It is a wonderful thing to sit in the dark and let really good writing delight you.  This is not just good, it is writing of such skill and precision that it could have been done with a diamond cutter.  There is not one single wasted word, not one phrase that does not play perfectly - and sometimes painfully - its part in this extraordinary story of love and life, fear and finding yourself.

Even with the staging, the simplistic illustrations used to deflect the emotions of the situations they portray just enough to prick but not stab your feelings.

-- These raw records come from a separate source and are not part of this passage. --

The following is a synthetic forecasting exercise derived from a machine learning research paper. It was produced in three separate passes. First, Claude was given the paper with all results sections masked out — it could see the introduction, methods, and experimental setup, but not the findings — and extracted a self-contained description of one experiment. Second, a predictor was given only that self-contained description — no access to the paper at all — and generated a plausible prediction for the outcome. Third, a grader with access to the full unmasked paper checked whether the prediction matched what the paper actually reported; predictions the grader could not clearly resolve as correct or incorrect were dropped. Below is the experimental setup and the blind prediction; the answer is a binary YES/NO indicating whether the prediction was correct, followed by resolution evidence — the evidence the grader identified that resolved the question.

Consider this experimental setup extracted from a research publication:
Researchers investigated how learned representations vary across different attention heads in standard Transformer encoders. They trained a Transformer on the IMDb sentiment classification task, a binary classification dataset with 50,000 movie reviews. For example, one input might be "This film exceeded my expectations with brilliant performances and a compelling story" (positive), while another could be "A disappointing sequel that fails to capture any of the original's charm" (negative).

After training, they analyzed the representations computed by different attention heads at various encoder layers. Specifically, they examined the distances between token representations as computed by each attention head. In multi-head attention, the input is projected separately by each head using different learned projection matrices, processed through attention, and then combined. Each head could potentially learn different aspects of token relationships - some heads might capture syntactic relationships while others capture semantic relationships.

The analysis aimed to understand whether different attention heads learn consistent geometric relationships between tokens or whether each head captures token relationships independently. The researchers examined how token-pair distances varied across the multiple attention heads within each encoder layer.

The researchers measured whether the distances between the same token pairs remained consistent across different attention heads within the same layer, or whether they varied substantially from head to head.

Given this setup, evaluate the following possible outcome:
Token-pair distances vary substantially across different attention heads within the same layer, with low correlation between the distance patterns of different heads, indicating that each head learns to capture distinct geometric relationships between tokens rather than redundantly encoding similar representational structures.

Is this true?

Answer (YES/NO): NO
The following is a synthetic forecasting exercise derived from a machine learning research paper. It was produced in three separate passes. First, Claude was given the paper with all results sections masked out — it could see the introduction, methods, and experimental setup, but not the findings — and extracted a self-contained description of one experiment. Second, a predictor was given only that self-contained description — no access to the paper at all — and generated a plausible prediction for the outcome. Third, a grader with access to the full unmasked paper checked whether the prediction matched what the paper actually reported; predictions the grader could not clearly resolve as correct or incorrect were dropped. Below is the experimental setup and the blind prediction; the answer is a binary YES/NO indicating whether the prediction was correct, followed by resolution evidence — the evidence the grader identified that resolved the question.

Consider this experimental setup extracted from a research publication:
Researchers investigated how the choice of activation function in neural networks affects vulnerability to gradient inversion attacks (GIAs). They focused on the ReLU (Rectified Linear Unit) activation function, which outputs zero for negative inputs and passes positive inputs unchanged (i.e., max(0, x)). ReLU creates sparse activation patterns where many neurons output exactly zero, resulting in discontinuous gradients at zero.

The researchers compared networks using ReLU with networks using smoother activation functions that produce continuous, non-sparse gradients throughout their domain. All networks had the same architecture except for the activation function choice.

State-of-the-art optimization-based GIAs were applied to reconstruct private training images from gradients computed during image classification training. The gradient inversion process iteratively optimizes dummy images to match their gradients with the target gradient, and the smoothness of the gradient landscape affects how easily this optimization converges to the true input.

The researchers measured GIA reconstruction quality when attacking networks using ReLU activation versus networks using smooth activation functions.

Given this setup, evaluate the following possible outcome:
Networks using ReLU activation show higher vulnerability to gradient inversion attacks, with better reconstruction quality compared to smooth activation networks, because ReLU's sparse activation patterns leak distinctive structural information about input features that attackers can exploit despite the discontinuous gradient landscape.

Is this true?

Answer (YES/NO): NO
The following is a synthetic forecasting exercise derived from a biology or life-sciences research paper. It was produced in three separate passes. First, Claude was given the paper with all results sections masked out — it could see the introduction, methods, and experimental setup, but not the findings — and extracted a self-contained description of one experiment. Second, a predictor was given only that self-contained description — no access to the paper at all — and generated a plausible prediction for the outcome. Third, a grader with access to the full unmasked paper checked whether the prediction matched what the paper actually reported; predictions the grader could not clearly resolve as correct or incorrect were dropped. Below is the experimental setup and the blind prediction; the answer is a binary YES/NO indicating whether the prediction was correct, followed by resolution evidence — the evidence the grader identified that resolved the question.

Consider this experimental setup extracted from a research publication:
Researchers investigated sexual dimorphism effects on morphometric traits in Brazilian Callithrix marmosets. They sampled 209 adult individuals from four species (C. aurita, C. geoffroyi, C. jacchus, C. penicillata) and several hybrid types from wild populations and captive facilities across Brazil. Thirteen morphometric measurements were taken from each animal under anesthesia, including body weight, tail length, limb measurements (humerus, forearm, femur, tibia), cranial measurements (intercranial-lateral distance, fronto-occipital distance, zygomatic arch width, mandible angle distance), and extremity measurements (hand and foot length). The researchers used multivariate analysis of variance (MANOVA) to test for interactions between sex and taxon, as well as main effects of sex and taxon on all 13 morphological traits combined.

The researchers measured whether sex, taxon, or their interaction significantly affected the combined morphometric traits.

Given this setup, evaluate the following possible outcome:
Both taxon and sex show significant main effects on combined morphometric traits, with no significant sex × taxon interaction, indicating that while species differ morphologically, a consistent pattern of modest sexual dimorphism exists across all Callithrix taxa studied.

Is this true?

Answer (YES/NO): NO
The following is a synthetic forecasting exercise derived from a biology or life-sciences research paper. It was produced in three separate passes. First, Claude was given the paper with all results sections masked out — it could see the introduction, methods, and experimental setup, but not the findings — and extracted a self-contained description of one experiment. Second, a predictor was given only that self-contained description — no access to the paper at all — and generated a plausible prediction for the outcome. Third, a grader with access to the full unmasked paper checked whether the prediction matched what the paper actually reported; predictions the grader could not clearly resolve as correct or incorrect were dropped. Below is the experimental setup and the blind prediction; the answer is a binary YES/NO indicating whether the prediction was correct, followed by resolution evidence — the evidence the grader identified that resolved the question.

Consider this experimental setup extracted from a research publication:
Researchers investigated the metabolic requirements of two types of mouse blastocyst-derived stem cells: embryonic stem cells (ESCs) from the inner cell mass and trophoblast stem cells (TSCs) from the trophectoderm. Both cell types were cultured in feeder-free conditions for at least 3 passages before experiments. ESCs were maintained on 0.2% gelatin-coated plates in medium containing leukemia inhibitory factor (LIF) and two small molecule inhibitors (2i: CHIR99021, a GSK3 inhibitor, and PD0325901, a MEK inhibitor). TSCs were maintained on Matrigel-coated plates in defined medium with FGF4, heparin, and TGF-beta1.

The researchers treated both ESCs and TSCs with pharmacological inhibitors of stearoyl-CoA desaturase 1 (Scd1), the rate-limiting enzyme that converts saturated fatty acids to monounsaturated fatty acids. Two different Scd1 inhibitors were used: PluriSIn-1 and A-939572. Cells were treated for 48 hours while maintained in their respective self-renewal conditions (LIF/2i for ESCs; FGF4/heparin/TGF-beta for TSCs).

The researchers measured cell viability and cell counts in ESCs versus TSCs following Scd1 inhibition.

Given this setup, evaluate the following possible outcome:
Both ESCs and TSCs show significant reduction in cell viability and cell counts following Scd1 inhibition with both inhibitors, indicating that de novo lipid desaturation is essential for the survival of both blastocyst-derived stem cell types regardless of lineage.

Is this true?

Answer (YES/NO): NO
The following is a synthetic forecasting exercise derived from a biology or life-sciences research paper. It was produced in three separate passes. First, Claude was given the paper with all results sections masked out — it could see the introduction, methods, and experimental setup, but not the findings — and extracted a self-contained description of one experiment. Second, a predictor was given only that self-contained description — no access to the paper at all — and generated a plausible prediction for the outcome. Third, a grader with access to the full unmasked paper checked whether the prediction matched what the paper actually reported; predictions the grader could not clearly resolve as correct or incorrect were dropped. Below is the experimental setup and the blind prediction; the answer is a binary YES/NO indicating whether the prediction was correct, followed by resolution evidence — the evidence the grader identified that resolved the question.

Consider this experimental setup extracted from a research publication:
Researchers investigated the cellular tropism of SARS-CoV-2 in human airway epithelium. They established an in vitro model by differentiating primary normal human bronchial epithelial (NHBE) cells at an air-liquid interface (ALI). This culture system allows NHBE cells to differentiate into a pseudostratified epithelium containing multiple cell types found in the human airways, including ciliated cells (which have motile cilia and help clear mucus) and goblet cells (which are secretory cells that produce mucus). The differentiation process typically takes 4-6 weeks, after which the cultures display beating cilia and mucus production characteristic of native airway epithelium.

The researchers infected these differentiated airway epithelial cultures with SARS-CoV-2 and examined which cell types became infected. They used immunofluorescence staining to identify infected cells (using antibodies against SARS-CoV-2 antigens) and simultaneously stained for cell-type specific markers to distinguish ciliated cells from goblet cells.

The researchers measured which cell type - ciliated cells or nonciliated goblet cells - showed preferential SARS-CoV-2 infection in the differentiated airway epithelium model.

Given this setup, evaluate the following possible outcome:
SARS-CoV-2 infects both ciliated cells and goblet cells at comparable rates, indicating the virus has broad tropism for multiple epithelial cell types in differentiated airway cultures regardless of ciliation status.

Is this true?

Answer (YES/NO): NO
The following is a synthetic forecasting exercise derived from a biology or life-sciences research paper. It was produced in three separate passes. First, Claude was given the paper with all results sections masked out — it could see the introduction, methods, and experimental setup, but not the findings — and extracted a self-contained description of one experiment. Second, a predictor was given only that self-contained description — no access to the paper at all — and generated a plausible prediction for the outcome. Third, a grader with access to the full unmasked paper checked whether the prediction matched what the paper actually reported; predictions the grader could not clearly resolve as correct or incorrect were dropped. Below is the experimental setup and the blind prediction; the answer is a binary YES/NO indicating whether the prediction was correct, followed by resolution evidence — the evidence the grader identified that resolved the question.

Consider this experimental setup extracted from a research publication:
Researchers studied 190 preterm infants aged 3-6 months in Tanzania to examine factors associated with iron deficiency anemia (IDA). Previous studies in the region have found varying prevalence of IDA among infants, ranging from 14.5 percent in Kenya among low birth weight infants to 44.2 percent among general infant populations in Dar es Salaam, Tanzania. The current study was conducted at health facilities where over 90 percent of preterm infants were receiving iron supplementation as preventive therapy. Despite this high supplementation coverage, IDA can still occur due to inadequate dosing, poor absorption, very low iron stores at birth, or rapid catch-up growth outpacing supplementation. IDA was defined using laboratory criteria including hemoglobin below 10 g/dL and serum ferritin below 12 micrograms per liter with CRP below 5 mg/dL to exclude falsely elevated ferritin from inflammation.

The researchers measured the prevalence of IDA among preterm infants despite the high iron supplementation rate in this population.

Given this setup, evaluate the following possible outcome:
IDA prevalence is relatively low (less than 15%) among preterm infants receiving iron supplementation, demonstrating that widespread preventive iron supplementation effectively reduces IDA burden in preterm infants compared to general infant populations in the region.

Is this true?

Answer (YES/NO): YES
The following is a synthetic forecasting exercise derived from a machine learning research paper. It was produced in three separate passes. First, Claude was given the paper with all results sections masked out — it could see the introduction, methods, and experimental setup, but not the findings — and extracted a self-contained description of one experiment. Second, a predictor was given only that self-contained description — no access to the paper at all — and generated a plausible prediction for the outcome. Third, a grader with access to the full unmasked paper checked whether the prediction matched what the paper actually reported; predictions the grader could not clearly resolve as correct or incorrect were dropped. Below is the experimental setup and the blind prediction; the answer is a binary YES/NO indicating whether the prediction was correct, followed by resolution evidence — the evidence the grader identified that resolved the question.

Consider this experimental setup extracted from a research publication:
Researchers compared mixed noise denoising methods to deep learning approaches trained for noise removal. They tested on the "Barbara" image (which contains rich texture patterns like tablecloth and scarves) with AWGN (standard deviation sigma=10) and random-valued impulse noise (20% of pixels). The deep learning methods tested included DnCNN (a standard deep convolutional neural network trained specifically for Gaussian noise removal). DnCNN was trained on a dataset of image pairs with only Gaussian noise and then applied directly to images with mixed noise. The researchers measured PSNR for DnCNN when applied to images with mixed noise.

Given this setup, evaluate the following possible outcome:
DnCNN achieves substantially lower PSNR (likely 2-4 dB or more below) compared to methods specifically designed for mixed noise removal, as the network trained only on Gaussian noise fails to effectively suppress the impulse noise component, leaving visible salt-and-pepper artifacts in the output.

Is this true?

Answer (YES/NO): NO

There is no actual imperative to be lesbian (or even lesbian-ish) to be enthralled, although it helps.  Fiona Goodwin - for the Very British Lesbian, 'tis she - takes us, by the heart, through a childhood and teenage so mired in guilt and confusion that she became a Born Again Christian and ended up being exorcised by a gangster pastor and a woman with elephantitis.  Years of denial (and therapy) let to decades in the closet (and therapy), interspersed with a series of doomed love affairs with variously unavailable women.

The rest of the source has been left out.